"Kalau misalnya ada 6-7 orang agendanya persis sama, pake tagar, sama dan model pengondisian faktanya diputarbalikkan sedemikian rupa, itu kan kita bisa dibilang ada usaha teroraganisir, ada koordinasinya," katanya.
Sementara itu, Direktur NU Online sekaligus pegiat media sosial Mohamad Syafi’ Alielha atau Savic Ali menilai buzzer yang pro pemerintah terlalu reaksioner, apalagi ketika menanggapi kritik elemen masyarakat sipil terhadap Pemerintah dan DPR
Misalnya saat marak gerakan massa #ReformasiDikorupsi, para buzzer pendukung pemerintah melancarkan kontra-narasi dengan menyebut bahwa gerakan tersebut ditunggangi kepentingan politik kelompok tertentu
Baca juga: Buzzer Pendukung Pemerintah Dinilai Terlalu Agresif Tanggapi Kritik
Padahal gerakan mahasiswa dan massa saat itu mengemukakan isu-isu atau persoalan serius menyangkut kepentingan masyarakat luas. Bukan untuk kepentingan pihak tertentu.
"Buzzer-buzzer pro-pemerintah yang sangat agresif atau sangat aktif membela pemerintah apapun keputusannya. Ya menurut saya, itu tindakan yang berlebihan," ujar pria yang akrab disapa Savic Ali saat dihubungi Kompas.com, Selasa.
Pada dasarnya, pemerintah membutuhkan kritik dari masyarakat. Dengan demikian, kata Savic, kritik yang diberikan oleh masyarakat seharusnya diterima sebagai bentuk kontrol terharap pemerintah. Bukan justru dilawan dengan kontra-narasi.
Savic juga mengingatkan, buzzer pendukung pemerintah bisa merusak dukungan elemen masyarakat sipil terhadap legitimasi Presiden Joko Widodo pada periode kedua pemerintahannya.

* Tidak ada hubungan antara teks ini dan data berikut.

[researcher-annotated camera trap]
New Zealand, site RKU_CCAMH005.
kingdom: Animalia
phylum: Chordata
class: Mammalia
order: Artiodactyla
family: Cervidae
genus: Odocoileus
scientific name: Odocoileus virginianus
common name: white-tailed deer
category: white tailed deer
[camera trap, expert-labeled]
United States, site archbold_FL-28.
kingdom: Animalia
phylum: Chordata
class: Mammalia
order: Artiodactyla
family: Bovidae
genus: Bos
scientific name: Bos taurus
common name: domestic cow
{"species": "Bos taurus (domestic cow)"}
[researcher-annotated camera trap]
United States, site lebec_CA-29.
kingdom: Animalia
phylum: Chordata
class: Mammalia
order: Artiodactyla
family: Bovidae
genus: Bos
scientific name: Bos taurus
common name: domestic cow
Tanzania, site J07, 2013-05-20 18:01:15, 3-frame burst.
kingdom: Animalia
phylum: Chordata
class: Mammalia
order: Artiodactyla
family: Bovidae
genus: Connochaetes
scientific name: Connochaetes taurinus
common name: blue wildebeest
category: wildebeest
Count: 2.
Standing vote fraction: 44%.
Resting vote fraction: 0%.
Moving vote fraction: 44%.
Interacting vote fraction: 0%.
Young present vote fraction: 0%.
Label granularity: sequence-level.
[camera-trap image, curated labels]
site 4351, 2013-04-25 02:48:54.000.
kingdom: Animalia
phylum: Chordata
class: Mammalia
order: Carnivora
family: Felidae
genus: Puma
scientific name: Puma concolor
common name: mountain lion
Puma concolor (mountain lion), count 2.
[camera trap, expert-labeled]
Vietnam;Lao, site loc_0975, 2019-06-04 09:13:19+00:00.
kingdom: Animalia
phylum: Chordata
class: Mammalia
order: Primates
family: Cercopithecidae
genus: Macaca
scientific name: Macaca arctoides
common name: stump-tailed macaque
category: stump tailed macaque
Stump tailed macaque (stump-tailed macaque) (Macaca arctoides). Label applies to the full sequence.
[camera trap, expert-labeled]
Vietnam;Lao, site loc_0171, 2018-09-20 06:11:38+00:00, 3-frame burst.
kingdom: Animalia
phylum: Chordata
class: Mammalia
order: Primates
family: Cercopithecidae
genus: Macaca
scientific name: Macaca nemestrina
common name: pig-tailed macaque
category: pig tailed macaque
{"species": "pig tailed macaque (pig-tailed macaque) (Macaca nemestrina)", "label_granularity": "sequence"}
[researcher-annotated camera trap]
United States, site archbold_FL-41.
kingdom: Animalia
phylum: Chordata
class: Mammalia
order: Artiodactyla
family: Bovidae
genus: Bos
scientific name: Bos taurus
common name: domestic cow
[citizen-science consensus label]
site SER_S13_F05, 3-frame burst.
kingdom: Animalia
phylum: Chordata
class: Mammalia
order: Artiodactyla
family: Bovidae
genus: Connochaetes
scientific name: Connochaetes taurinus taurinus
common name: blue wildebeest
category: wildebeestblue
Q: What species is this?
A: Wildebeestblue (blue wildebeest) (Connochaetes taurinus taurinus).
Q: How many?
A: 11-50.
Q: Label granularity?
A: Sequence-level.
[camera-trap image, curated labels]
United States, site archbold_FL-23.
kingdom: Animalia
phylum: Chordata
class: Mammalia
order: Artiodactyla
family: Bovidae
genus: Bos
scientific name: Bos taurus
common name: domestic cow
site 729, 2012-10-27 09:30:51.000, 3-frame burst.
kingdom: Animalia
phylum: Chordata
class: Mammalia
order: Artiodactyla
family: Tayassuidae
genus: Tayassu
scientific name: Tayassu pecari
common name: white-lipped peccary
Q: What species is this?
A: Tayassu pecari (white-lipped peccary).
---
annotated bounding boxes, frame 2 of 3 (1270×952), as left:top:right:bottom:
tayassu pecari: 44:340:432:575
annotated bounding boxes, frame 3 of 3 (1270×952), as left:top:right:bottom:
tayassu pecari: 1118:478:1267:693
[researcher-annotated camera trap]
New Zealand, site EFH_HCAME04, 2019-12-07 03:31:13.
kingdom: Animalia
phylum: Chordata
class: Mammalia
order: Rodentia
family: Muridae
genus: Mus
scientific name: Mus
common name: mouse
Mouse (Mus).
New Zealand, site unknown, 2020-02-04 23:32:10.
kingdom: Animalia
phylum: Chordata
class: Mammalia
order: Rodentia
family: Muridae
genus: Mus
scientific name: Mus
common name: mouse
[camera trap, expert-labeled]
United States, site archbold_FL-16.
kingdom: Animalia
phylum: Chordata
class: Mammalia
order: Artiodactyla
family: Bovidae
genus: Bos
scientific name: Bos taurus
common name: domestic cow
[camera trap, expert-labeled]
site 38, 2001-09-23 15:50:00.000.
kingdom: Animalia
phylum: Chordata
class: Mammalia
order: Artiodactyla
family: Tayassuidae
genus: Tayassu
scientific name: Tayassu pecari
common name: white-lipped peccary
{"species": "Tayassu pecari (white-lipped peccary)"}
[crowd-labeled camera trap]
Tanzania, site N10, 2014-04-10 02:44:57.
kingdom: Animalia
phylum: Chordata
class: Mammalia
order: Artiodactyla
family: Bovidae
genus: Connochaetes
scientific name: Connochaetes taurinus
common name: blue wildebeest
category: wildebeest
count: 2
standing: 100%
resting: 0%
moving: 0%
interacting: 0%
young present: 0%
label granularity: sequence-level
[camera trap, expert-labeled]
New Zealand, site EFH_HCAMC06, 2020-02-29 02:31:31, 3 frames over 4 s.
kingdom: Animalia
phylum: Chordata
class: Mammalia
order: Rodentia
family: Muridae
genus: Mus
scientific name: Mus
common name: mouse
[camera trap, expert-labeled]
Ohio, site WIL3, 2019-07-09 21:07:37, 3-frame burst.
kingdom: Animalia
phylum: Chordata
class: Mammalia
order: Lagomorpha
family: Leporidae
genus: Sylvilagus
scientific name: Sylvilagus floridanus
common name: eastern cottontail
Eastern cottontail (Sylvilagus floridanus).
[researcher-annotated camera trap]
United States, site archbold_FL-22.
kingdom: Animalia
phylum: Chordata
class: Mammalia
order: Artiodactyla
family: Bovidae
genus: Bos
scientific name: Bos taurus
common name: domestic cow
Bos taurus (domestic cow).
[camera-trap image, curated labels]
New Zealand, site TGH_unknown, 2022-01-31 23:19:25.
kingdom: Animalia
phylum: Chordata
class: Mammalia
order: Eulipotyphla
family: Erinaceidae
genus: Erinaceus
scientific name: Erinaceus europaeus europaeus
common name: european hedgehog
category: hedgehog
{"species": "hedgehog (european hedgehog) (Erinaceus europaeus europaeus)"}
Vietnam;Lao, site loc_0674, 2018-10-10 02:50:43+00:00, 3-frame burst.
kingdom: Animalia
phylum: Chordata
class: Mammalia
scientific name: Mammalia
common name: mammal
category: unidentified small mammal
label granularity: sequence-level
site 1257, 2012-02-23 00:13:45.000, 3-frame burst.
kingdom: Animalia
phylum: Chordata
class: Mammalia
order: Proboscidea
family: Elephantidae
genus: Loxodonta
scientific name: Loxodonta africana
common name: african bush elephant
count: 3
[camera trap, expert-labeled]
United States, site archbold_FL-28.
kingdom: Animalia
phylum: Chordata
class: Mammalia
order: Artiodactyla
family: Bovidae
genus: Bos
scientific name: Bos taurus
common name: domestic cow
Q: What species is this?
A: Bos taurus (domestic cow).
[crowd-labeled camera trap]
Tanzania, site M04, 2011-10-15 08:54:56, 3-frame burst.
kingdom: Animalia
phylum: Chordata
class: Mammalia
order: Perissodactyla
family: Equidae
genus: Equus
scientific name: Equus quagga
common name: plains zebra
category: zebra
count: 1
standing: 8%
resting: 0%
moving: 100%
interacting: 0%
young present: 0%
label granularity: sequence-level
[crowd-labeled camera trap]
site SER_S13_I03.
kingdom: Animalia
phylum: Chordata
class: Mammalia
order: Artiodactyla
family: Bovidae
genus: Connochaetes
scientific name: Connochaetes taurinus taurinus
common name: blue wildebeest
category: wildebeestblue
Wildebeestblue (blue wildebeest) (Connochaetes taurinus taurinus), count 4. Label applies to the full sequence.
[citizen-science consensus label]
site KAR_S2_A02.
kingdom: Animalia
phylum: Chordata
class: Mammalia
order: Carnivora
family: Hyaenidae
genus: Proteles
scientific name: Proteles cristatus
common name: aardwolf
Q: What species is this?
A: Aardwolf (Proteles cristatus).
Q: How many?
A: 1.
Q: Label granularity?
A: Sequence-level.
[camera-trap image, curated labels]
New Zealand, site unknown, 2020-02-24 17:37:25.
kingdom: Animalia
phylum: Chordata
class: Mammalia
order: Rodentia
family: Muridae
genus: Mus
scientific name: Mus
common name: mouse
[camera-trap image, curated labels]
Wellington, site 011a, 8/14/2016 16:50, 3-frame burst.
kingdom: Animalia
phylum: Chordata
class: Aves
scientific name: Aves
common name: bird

"Semestinya tidak ada tindakan-tindakan dari para pendukungnya itu yang over, yang justru bisa merusak koalisi atau dukungan dari kelompok masyarakat atau komunitas yang pada dasarnya pro presiden," ujarnya.
Menurut Savic, pembelaan yang berlebihan dari para buzzer berpotensi menjadi bumerang bagi Presiden Jokowi.Akibatnya, citra presiden dapat memburuk dan legitimasi dukungan terhadap pemerintah juga semakin melemah.
Keterlibatan para buzzer dalam peristiwa politik dan gejolak belakangan ini juga dinilai merusak citra dan pemaknaan publik tentang buzzer itu sendiri.
Peneliti Centre for Innovation Policy and Governance (CIPG) Mohammad Rinaldi Camil menilai, ada pergeseran pandangan dan pemaknaan publik menyangkut buzzer.
"Begini, buzzer itu awalnya sebuah profesi yang legal ya. Bisa dimaknai secara netral karena dia digunakan untuk kepentingan promosi brand atau produk ya. Untuk menaikkan citra produk itu sehingga untuk kepentingan pemasaran dari produk atau brand," kata Rinaldi kepada Kompas.com, Selasa.
Buzzer seperti itu, lanjut Rinaldi, bergerak transparan dan menjaga akuntabilitas. Mereka merupakan influencer yang jelas, memiliki spesialisasi, memiliki jaringan luas dan mampu memengaruhi persepsi publik untuk sebuah brand atau produk.
Baca juga: Buzzer Pro-Pemerintah Dinilai Bisa Merusak Dukungan Publik ke Jokowi
"Dan semuanya jelas, ketika disponsori oleh brand atau produk, dia akan dituntut jujur dengan kontennya, dimana dia akan menyatakan pesan itu disponsori sebuah brand A atau B. Dan itu semuanya bernuansa positif ya sebenarnya dari brand dan promosi. Karena itu kan kepentingan membangun brand image," kata dia.
Rinaldi menjelaskan, buzzer mulai dimanfaatkan dalam dunia politik sejak 2012. Menurut dia, pihak yang menyadari potensi buzzer di dunia politik adalah media agency untuk bisnis politik pencitraan.